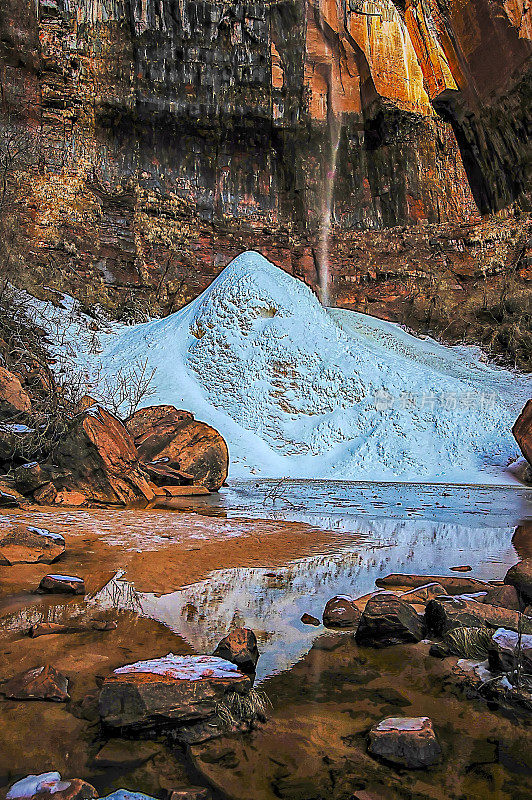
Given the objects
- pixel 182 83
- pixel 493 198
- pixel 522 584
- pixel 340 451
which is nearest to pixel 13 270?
pixel 340 451

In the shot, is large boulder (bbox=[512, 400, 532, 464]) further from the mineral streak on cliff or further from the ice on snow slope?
the mineral streak on cliff

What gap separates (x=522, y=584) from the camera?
2449 mm

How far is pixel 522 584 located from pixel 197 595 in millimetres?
1430

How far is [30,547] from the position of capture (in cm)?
307

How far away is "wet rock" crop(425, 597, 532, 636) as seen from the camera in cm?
197

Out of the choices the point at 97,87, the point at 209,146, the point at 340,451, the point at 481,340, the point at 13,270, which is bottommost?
the point at 340,451

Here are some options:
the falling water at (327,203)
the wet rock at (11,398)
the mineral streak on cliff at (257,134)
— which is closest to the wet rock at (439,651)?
the wet rock at (11,398)

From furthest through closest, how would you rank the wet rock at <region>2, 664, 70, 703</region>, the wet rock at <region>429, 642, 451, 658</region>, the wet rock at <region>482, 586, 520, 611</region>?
the wet rock at <region>482, 586, 520, 611</region> → the wet rock at <region>429, 642, 451, 658</region> → the wet rock at <region>2, 664, 70, 703</region>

____________

> Directive: Copy out all of the material above word for word, keeping every line and answer in the same order, but leave out the pictures.

> Task output:
Given the objects
- pixel 182 83
- pixel 493 198
- pixel 522 584
- pixel 340 451
which is nearest to pixel 13 270?
pixel 340 451

In the shot, is large boulder (bbox=[512, 400, 532, 464]) further from the mineral streak on cliff or further from the ice on snow slope?
the mineral streak on cliff

What gap separates (x=522, y=584) from the camera?
2449 mm

How far is pixel 522 584 located from pixel 197 595 in millimetres?
1430

How far is [30,547] from the position of capture (in cm)?
307

How far away is "wet rock" crop(425, 597, 532, 636) as seen from the camera in cm?
197

Out of the choices the point at 97,87, the point at 209,146, the point at 340,451, the point at 481,340, the point at 13,270, which is bottommost?
the point at 340,451

Here are some options:
the falling water at (327,203)
the wet rock at (11,398)
the mineral streak on cliff at (257,134)
— which is closest to the wet rock at (439,651)?
the wet rock at (11,398)

From furthest through closest, how would you rank the wet rock at <region>2, 664, 70, 703</region>, the wet rock at <region>429, 642, 451, 658</region>, the wet rock at <region>482, 586, 520, 611</region>?
the wet rock at <region>482, 586, 520, 611</region> → the wet rock at <region>429, 642, 451, 658</region> → the wet rock at <region>2, 664, 70, 703</region>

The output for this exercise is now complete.